The idea of cruising through the fiords of Patagonia in Chile admiring the spectacular scenery while spying whales and dolphins from the deck is one that sounds fantastic, and if you don’t like the idea of taking a luxury cruise ship, or lack the cash, the Navimag ferry would seem to be a great option, but is it?
Of course there are pros and cons to all modes of transport, something that is clearly highlighted by searching for Navimag on Trip Advisor or other travel forums. Having recently taken the journey on our 15,000 km Patagonia road trip I thought I would give you our take on the experience.
The first thing to say is that it is not a cruise, it’s a form of public transport, which is something that really appealed to us as a way to know even more about the country. You spend 3 nights on a ship that is mainly transporting cargo trucks, but has been adapted to carry passengers. The vessel we were on is called Eden, it’s a new addition to the company we understand and I was told that it is French made and used to sail to Corsica. Eden is 136 meters long and can carry 2400 tons of cargo, which on our trip included 14 trucks of cows!
On that note, I was talking to the guy who looked after the cows during the journey, a genuine Chilean Gaucho (or Arriero). He travels back and forth on the same ship just taking care of the cows and other livestock. I say “just” but it is quite a task as on our journey there were 14 trucks of cows and he has to tend them for 3 days. The smell from the cows and the packing of them in the trucks did seem to upset some people but I personally felt it really added interest to our time on-deck, watching how they were fed and watered, and knowing that someone is always making sure these animals arrive safe and sound.
You have some spectacular views from the deck, even if the weather doesn’t always play ball. The first day on the northbound journey sees you pass through some narrow fiords and the ship has to weave around small islands. It stops once en-route at the very remote village of Puerto Eden where local people get on and off and many small boats approach to collect and send packages, quite fascinating. This ferry is their only real connection to the outside world, passing only twice a week.

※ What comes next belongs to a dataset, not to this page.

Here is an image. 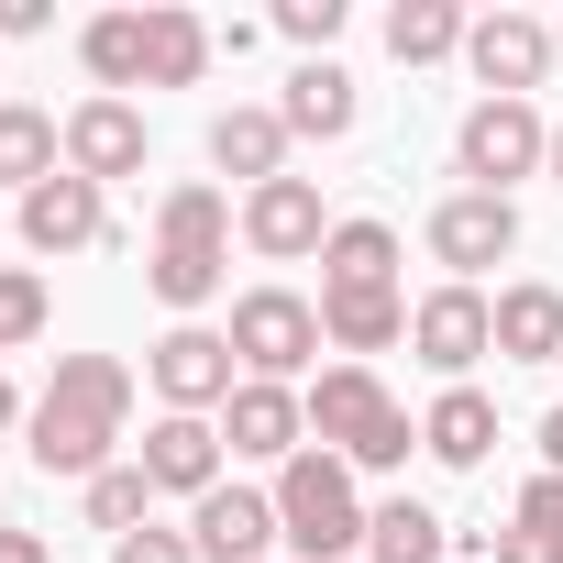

If you are patient on deck you might see glaciers, icebergs, whales or, as I did one afternoon, dolphins. The black and white creatures appeared to be playing with the ship and it was a thrill to have them all to myself as everyone else was inside as it was very cold. Time is spent talking to other passengers, in common areas or your cabin, plus there is a guide on board who gives lectures which are interesting. You are allowed on to the bridge once or twice, and seeing how things work was one of the best parts of the trip for me.
Weather conditions can vary a great deal, from beautiful sunshine to gale force wind and rain. We had three distinct days, one sunny, one gloomy and one with plenty of rain. I enjoyed them all. How often are you on the high seas on a cargo ship, in the lashing rain, 6 meter waves and 14 trucks of cows. A unique experience for most of us I would imagine.
The waves are only felt when you are in open water of course, in the fiords it is very calm indeed, and if the waves are too high the captain changes course and sometimes will “hide” the ship more inland as he did on our trip. Make sure you have some sea-sickness pills for the trip, quite a lot of people were absent for a couple of the meals while we were in open water.
The food was plentiful and better than I had imagined. Living in Peru we are a little demanding in this respect as our food is so good, but I have to say that it was all fine, or even good. You would share the table with different people each meal and get to know some of them, exchange travel stories etc.
You will see many comments online about the random sailing times, or even dates, and it is true that schedules can vary due to weather conditions. If people were on trips with us at Escaped we would always advise a day free both before and after the scheduled departure / arrival, and be able to fill those days with activities if the sailing didn’t go to plan for any reason. At one end of the route you are near Torres del Paine and the other the Chilean lake district, so it’s not like you have nothing to do.
Part of being in Latin America is accepting the randomness of certain things. Chile is the most “western” and organized country in Latin America by some distance but some things are still very random and slightly chaotic, Navimag boarding and setting sail is one of those things. Our boat was 10 hours late setting off for example, we had booked a spare night in Puerto Natales in any case so there wasnt an issue, and we would always leave lee-way like that for our clients.
I could waffle on about the trip for ages, I loved it but there are many comments on-line that it isnt worth the money. My advice is to take the trip from South to North, there are fewer people traveling in that direction and you will have the chance of a free upgrade from a last-minute price on a cheap cabin to the best standard, such as we secured, making the trip very much worth the money. Also if you have a car with you, as we did, it goes for free!